Ophthalmic examinations

At baseline, all patients underwent fluorescein angiography and indocyanine green angiography. One day after the injection, IOP measurement and slit-lamp microscopy were performed. At every 2-week, 1-month, and 3-month visit, binocular BCVA and IOP were assessed using slit-lamp biomicroscopy, fundus photography, and SD-OCT. The SD-OCT program (Spectralis Nsite Axonal Analytics Software; Heidelberg Engineering) measured the peripapillary RNFL thickness. Temporal (315–45°), superior temporal (45–90°), superior nasal (90–135°), nasal (135–225°), inferior nasal (225–270°), and inferior temporal (270–315°) RNFL thicknesses were assessed. The total 360° peripapillary RNFL thickness readings were averaged to obtain the global RNFL thickness. The study excluded tests in which the RNFL OCT quality did not meet the automatic real-time score of ≥ 16 and had a signal-to-noise ratio of ≥ 15 dB. A volume scan of 30° centered on the fovea with a central fixation assist and a 250-μm distance between scans was used to determine macular thickness.
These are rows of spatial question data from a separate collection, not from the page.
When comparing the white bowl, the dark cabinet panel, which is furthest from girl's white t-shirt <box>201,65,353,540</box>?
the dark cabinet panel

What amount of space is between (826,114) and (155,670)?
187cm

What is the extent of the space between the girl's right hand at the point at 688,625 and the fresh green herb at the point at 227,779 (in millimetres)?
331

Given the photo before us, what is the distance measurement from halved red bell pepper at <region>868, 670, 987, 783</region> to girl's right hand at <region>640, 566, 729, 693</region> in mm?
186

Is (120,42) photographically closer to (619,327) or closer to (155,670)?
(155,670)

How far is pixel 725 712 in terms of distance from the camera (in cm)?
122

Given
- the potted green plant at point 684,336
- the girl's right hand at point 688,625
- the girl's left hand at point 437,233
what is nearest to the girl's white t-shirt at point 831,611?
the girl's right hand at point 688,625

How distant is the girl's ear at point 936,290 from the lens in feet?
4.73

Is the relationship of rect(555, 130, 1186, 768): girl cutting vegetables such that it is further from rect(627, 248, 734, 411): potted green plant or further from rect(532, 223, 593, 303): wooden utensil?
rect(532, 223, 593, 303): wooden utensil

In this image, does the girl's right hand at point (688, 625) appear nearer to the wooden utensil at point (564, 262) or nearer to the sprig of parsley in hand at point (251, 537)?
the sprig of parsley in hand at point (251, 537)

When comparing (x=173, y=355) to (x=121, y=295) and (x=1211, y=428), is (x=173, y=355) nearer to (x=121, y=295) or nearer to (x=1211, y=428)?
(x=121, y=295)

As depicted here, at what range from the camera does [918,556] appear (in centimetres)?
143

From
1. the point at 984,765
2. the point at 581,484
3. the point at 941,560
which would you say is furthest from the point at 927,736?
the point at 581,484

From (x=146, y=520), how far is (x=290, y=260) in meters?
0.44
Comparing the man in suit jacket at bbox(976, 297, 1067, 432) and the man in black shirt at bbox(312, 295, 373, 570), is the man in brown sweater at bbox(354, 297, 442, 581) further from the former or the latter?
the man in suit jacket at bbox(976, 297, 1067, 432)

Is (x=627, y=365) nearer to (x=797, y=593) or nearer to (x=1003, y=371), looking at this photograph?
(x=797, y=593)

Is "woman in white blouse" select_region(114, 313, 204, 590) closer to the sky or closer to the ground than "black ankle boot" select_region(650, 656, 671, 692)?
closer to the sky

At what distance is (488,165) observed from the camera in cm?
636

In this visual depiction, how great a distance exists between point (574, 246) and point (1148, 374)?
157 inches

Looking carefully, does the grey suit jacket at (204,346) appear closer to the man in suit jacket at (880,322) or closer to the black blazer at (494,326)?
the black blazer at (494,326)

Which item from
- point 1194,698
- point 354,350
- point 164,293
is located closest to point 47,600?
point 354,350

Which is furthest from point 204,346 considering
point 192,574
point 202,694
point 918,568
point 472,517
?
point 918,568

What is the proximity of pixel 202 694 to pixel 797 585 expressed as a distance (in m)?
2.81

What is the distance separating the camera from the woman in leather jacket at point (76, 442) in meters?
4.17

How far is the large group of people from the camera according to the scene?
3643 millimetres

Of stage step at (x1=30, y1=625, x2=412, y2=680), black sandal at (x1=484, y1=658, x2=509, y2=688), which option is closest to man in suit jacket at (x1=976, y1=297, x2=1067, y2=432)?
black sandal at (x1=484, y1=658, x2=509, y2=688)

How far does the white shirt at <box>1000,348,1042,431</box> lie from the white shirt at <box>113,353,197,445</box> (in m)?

The average thickness of the center 1-mm-diameter circle was measured to confirm the CMT.

Ethics statement

This study was conducted in accordance with the principles of the Declaration of Helsinki. The Institutional Review Board (IRB) of Hangil Eye Hospital (IRB number: 22004) approved this study and waived the requirement for informed consent from the study participants due to the retrospective nature of the study.

Statistical analysis

SPSS Statistics 23 was used to conduct the statistical analysis (SPSS Inc., Chicago, IL, USA). Data are expressed as mean ± standard deviation. The Mann–Whitney U-test was used to compare the IVB-treated eyes to the control eyes. The Wilcoxon signed-rank test was used to examine changes in values from the baseline assessment to the 3-month follow-up. Statistical significance was considered when the p-value was < 0.05.